Le rôle stratégique des bibliothèques dans l’appropriation du numérique
Journée d’étude BPI / Communauté Urbaine de Strasbourg – 4 décembre 2014
Le 4 décembre 2014, la Communauté Urbaine de Strasbourg et la Bibliothèque Publique d’Information ont proposé une journée autour du thème du « rôle stratégique des bibliothèques dans l’appropriation du numérique ». Cette journée s’est déroulée dans le cadre du cycle « Partager les savoirs, faire société : les bibliothèques dans la cité » piloté par la BPI.
Direction donc la Médiathèque André Malraux, bateau-amiral de la lecture publique sur le territoire de la Communauté urbaine de Strasbourg. Point de découverte des marchés de noël (pourtant de saison), mais une série d’interventions et de tables-rondes devant une salle comble, plus de 100 personnes ayant rejoint la capitale alsacienne. Cette journée a permis de présenter les résultats de la grande enquête européenne consacrée aux usages du numérique dans les bibliothèques publiques, réalisée par la fondation Bill et Melinda Gates.
De nombreux questionnements agitent en effet le monde des bibliothèques. Quelle place pour les équipements de lecture publique à l’heure du web 3.0 ? Quelles contenus et médiations proposer dans un contexte de surabondance informationnelle ? Comment favoriser les pratiques collaboratives et associer les usagers ? Toutes ces interrogations ont été discutées, débattues, et ont nourri de (parfois) fructueux débats.
L’enquête paneuropéenne :
résultats et questionnements
Après l’ouverture de la journée par Souad El Maysour, adjointe au maire de Strasbourg en charge de la lecture publique, Philippe Charrier, directeur des médiathèques de Strasbourg et Franck Queyraud (médiateur numérique des bibliothèques de Strasbourg - citant Neil Gaiman dans son propos liminaire), Christophe Evans a présenté une synthèse éclairante des résultats de l’enquête menée dans 17 pays européens.
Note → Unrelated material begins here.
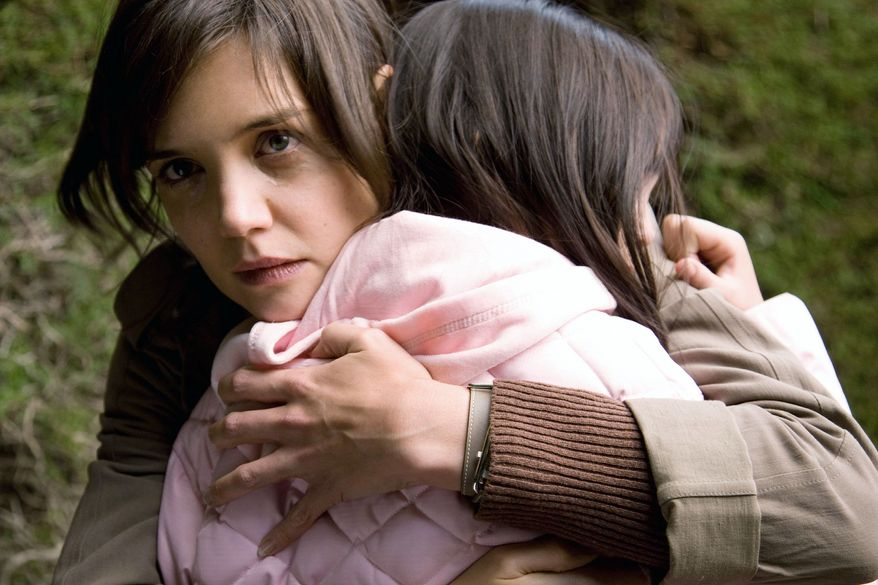 """Kim, portrayed by Katie Holmes (left), and Sally, played by Bailee Madison, set aside their family squabbles to fight hairy fairy monsters in """"Don't Be Afraid of the Dark."""" (Film District via Associated Press)"""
A l’échelle européenne, et le chiffre peut impressionner, un adulte sur quatre a fréquenté en 2012 une bibliothèque : pour ce qui concerne la fréquentation, la France s’inscrit dans la moyenne. De la même façon, le maillage en équipements de lecture publique en France (soit la question de l’égalité d’accès à une offre de lecture publique) s’avère correspondre aux moyennes européennes. Pas de surprise d’ailleurs à ce sujet : ce sont les pays d’Europe du Nord qui proposent l’offre de lecture publique la plus fournie et par voie de conséquence la plus fréquentée (on notera d’ailleurs avec étonnement la position reculée de l’Allemagne dont on pourrait croire qu’elle s’inscrit dans le wagon des pays les plus dynamiques en matière de lecture publique). A l’inverse, les usages numériques en bibliothèques s’avèrent peu développés, le pourcentage moyen d’européens utilisant internet en bibliothèque ne dépassant pas les 4 %. Les bibliothèques françaises ne dérogent pas à ce constat et se caractérisent d’ailleurs par un usage encore inférieur à cette (pourtant peu reluisante) moyenne.
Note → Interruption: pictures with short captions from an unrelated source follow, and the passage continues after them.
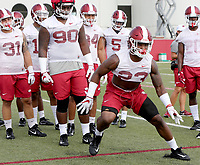 NWA Democrat-Gazette/DAVID GOTTSCHALK   Arkansas Razorback linebacker Dre Greenlaw runs through  drills Friday, July 28, 2017, during practice on campus in Fayetteville.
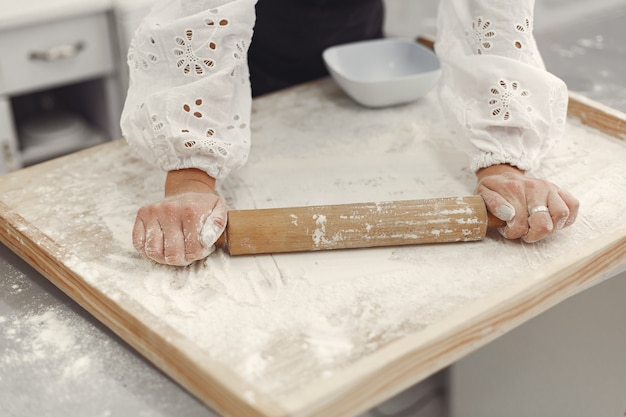 Junge frau, die geformte kekse macht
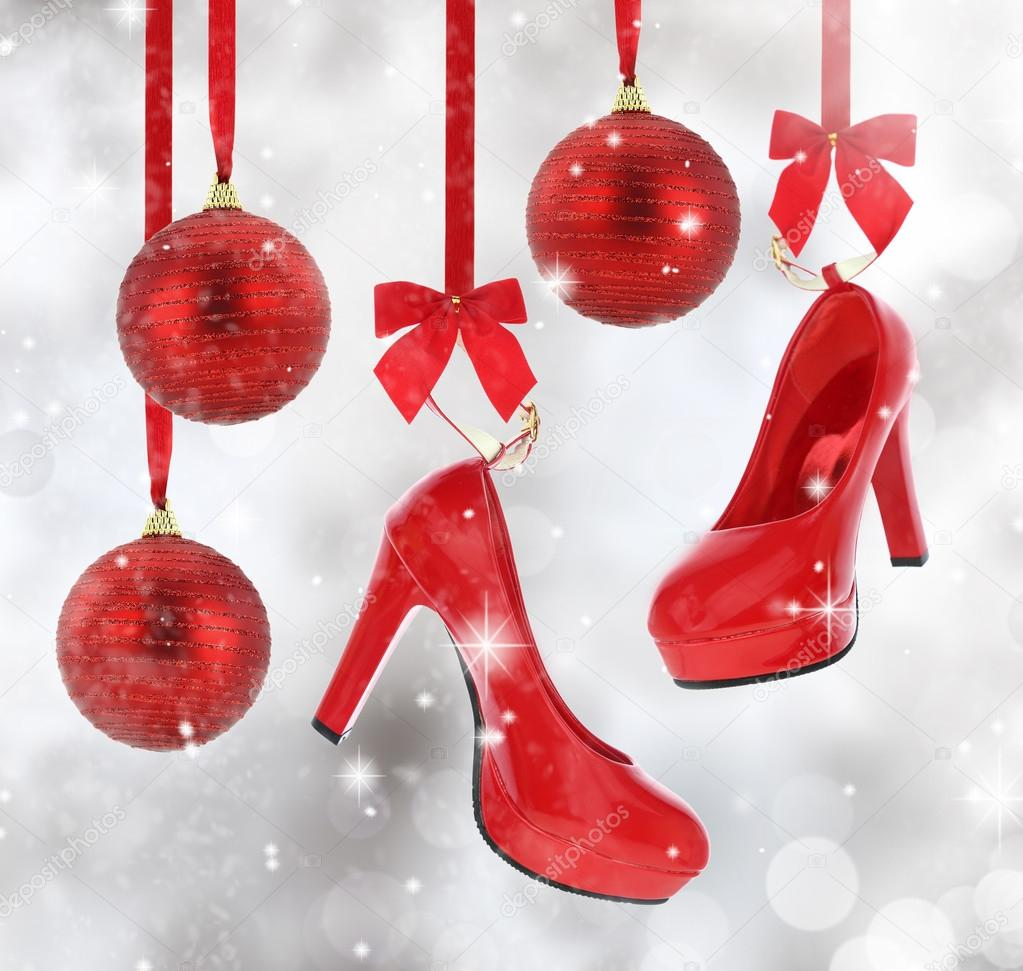 High heels shoes and Christmas balls hanging on red ribbon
Autre donnée inquiétante : seuls 40 % des français considèrent les bibliothèques et médiathèques comme efficaces en matière de réponse aux besoins locaux. On ne s’étonnera donc pas qu’en toute logique, le pourcentage de la population française considérant les moyens alloués aux équipements comme insuffisants n’atteigne qu’un pénible 38 %... Au final, ces résultats montrent l’étendue du travail restant à fournir pour que les bibliothèques deviennent véritablement acteurs de la compréhension des technologies et usages numériques.
Les usages du numérique en bibliothèque :
à la Bpi… et dans les Idea Stores
Agnès Camus a ensuite présenté les résultats d’une étude menée à la Bpi autour de la formation (formelle et informelle) à l’informatique en bibliothèque. Partant du constat de la familiarité du plus grand nombre avec les ordinateurs (et de la complexité de la notion de fracture numérique, relevant plus aujourd’hui des usages et compétences que de la seule question de l’équipement), l’étude a permis d’identifier nombre de représentations touchant à internet : poids de la norme et de l’injonction (« il faut »), pression sociale (« tu dois ») et donc par voie de conséquence, pour plusieurs personnes interrogées, une non-maîtrise des outils souvent vécue comme honteuse. Les ateliers informatiques menés à la Bpi permettent ainsi tout à la fois de se rassurer, de nommer, et de regagner une estime de soi parfois mise à mal : n’est-ce pas là aussi, finalement, le rôle (stratégique) des bibliothèques ?
Passé le repas, la très énergique et enthousiasmante directrice de l’Idea Store de Tower Hamlets, Judith Saint John, a lancé l’après-midi en expliquant les actions de ce « tiers-lieux » anglais en matière d’inclusion numérique. On passera rapidement sur la présentation du district de Tower Hamlet (population jeune, précaire et majoritairement immigrée) pour arriver au cœur du propos : la stratégie de médiation numérique de l’établissement. Celle-ci repose sur 3 éléments clés : confiance, compétence, accès. L’Idea Store de Tower Hamlet répond surtout à des questions d’ordre pratique et sociale – en matière de formation, d’accompagnement, et d’aide à la recherche de ressources utiles dans la vie quotidienne des individus (travail, santé …). L’intervention vivante de Mme Saint-John a mis en avant les spécificités du contexte anglais et tout particulièrement le multiculturalisme (appui par exemple sur les communautés et leurs leaders, difficilement imaginable en France) ; elle a aussi permis de mieux comprendre l’une des clés du succès de ces équipements, soit leur capacité à " partager le point de vue de l’individu ".
Médiations numériques en bibliothèques
La journée s’est poursuivie par une table ronde sur le rôle des bibliothèques en matière d’apprentissage en présence de Jasmine Tschaen (directrice de la médiathèque de Guebwiller), Pascal Thibaut (directeur de la médiathèque de Quimperlé), Franck Queyraud (médiateur numérique des bibliothèques de Strasbourg) et Geraldine Farage (responsable du Shadok). De nombreuses actions en matière d’apprentissage numérique ont été abordées : ateliers, ressources en ligne, séances de découvertes. Le Shadok a tout particulièrement retenu l’attention : lieu-outil (ou tiers-lieu) strasbourgeois destiné à accompagner les usages numériques et à les inscrire dans la vie de la cité, celui-ci figurerait-il la bibliothèque de demain ?
Adapter l’offre aux usagers, travailler à la création et à la participation des citoyens, former encore (et toujours) les bibliothécaires : tels ont été quelques-uns des mots cloturantcette journée, conclue avec enthousiasme par Mme El Maysour.